Önce müjdeli haberi vereyim. Döndüm. Ne kadar müjde barındırıyorsa içinde. Sonrasında kötü habere gelelim. Yenilmişiz. Eve geldim, maçın özetlerine bile bakmadım.

Bu yılın sancılı olacağı daha Temmuz ayından itibaren belliydi zaten. Galatasaray'a gönül vermiş aklı başında her taraftar zaten bunu bekliyordu. Transfer yapılmadığından ötürü söylemiyorum bunları, sakın yanlış anlamasın kimse. Bir kaos döngüsünde yönetiliyor Galatasaray birkaç yıldan bu yana. "Yaşlı, sakat" denerek gönderilmeye çalışılan daha sonra "Biz bu yıl 3 transfer yaptık. Kimse Kewell'ı transfer diye saymıyor ama 3 oyuncu aldık" açıklaması, senelerden bu yana kangren haline dönmüş Sağlık Kurulu'nun apar topar yenilenmesi bile, bu kaotik ortamın ve seyirciye şirin görünmenin çabalarından başka bir şey değildir.
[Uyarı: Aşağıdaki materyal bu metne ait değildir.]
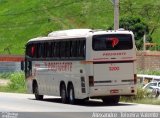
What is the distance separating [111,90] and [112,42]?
2.12 meters

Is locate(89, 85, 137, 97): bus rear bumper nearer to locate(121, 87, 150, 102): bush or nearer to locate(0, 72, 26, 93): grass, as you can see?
locate(121, 87, 150, 102): bush

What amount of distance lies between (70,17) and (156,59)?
55.3 metres

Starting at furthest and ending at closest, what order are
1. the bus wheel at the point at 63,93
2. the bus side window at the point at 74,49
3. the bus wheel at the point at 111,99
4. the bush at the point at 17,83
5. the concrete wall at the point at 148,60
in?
1. the concrete wall at the point at 148,60
2. the bush at the point at 17,83
3. the bus wheel at the point at 63,93
4. the bus wheel at the point at 111,99
5. the bus side window at the point at 74,49

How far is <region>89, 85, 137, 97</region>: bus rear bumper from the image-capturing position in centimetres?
3036

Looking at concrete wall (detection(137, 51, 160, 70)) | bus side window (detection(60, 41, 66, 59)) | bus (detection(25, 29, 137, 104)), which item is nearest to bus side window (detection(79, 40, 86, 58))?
bus (detection(25, 29, 137, 104))

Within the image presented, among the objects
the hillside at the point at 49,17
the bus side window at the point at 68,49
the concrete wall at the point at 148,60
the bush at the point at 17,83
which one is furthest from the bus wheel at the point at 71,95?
the hillside at the point at 49,17

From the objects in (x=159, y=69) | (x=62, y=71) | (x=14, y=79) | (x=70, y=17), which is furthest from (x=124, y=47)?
(x=70, y=17)

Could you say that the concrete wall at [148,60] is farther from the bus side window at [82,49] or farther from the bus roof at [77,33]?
the bus side window at [82,49]

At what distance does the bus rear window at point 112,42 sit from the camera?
3055cm

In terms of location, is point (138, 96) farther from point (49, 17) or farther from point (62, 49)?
point (49, 17)

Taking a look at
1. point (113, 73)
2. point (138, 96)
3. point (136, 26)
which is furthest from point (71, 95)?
point (136, 26)

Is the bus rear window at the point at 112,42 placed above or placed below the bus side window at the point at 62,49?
above

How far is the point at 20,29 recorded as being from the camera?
130 m

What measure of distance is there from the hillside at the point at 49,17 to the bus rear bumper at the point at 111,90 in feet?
270
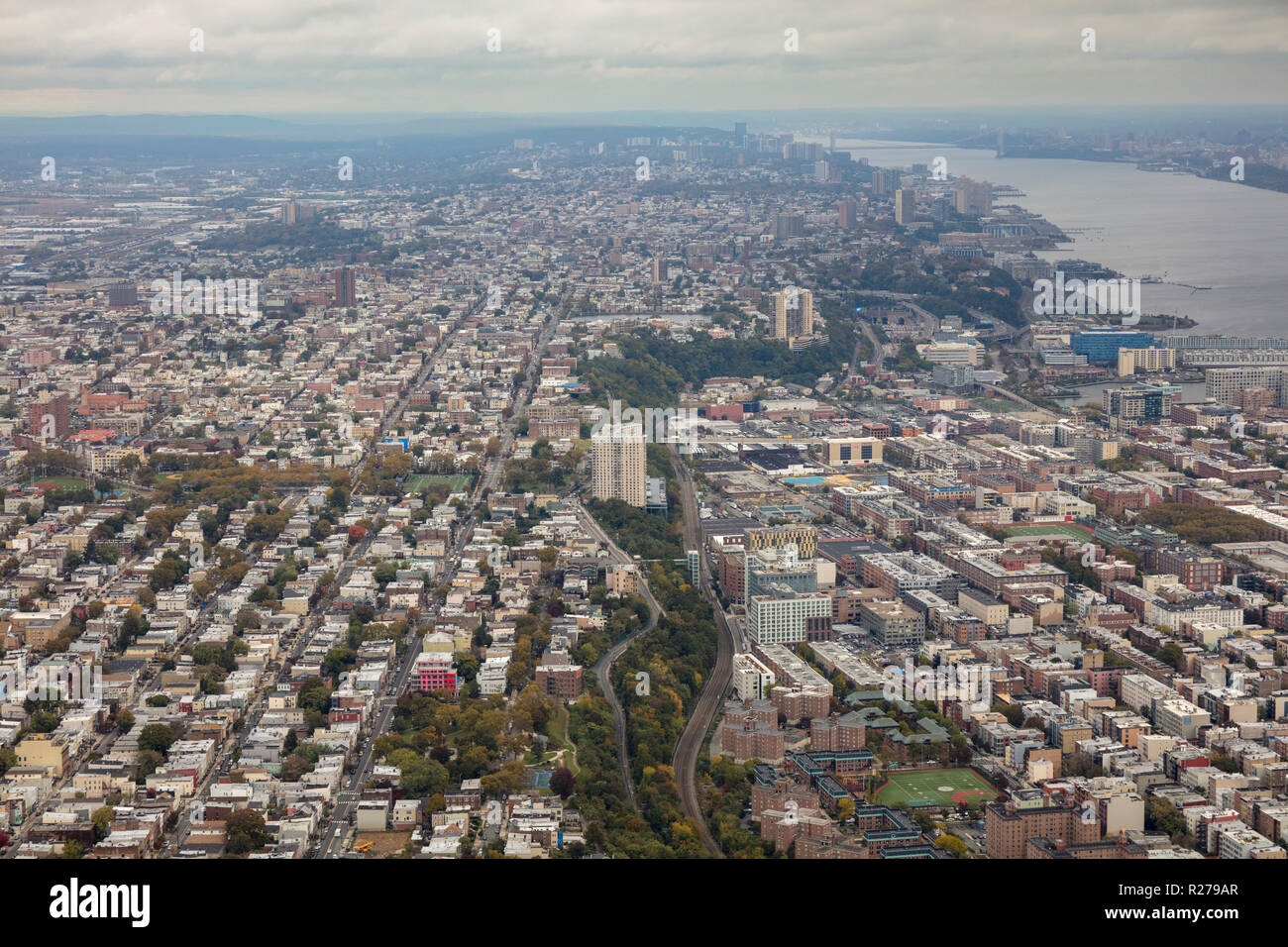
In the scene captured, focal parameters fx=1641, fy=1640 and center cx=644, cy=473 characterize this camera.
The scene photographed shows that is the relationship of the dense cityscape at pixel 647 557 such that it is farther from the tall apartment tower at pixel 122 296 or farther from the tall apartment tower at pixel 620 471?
the tall apartment tower at pixel 122 296

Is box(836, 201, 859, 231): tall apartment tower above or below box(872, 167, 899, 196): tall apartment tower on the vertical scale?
below

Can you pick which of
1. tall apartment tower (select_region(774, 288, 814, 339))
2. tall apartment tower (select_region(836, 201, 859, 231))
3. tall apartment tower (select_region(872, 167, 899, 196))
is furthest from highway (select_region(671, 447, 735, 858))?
tall apartment tower (select_region(872, 167, 899, 196))

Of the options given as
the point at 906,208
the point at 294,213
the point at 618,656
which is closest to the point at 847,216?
the point at 906,208

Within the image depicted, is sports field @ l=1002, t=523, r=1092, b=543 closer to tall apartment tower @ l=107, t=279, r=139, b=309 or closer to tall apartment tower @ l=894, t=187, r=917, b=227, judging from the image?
tall apartment tower @ l=107, t=279, r=139, b=309

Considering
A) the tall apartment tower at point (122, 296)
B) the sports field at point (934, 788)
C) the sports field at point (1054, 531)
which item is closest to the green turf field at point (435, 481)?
the sports field at point (1054, 531)
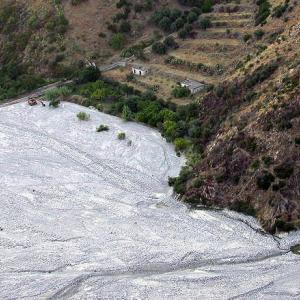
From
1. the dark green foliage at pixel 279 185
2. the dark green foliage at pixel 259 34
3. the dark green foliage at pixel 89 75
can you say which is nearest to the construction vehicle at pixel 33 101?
the dark green foliage at pixel 89 75

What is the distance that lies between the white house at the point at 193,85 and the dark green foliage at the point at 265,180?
2614 cm

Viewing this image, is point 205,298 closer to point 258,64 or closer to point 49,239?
point 49,239

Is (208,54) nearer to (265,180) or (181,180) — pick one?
A: (181,180)

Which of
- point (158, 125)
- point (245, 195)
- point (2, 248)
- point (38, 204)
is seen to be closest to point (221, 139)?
point (245, 195)

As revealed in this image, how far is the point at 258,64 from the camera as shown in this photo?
67812mm

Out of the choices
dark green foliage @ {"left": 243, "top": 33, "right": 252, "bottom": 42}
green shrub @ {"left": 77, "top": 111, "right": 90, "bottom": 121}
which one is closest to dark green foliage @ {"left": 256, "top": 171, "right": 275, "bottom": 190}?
green shrub @ {"left": 77, "top": 111, "right": 90, "bottom": 121}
Hayır, ilginç olan insanların çocuk gibi oyalanması. Galatasaray Kupübü'nün başkanı Dünya Kupası'ndan önce gazetelere çarşaf çarşaf açıklama yapıp, "Dünya Kupası'nda oyuncu izliyoruz, transferi ona göre yapacağız" deyip, ligin başladığı ilk hafta halen transfer yapamamışsa, taraftarı istemiyor diye almayı düşündükleri adamdan vazgeçiyorsa, o kulüpten hayır gelmez.

Çok daha önceleri fikrimi beyan etmiştim, Adnan Polat ne yazık ki, başkanlık işini kıvıramamıştır ve devam etmesi Galatasaray için zaman kaybından başka bir şey değildir.

Taraftar konusuna girmiyorum bile. Artık bambaşka bir nesile sahibiz.

Beni yormayın daha fazla. Yoldan geldim, anlayış sahibi olun lütfen. Sözün özünü bünyeyi daha fazla hırpalamadan söyleyeyim. Sezon ortasına doğru ne Rijkaard kalır, ne de var olan yönetim. Galatasaray, olağanüstü günlere gebedir. Haa, ama bakın görün, hafta arası transferler nasıl yapılacak. Çünkü vıcık vıcık popülizm kokan bir yönetim sahibiyiz. Taraftarın ağzına emziği verirler hafta arası herkes bloglarda methiyeler düzer, ehh biraz akıllısı "Niye bu işi Temmuz'da bitirmediniz" der, bir sonraki sendelemeye kadar herkes mutlu mesut yaşar.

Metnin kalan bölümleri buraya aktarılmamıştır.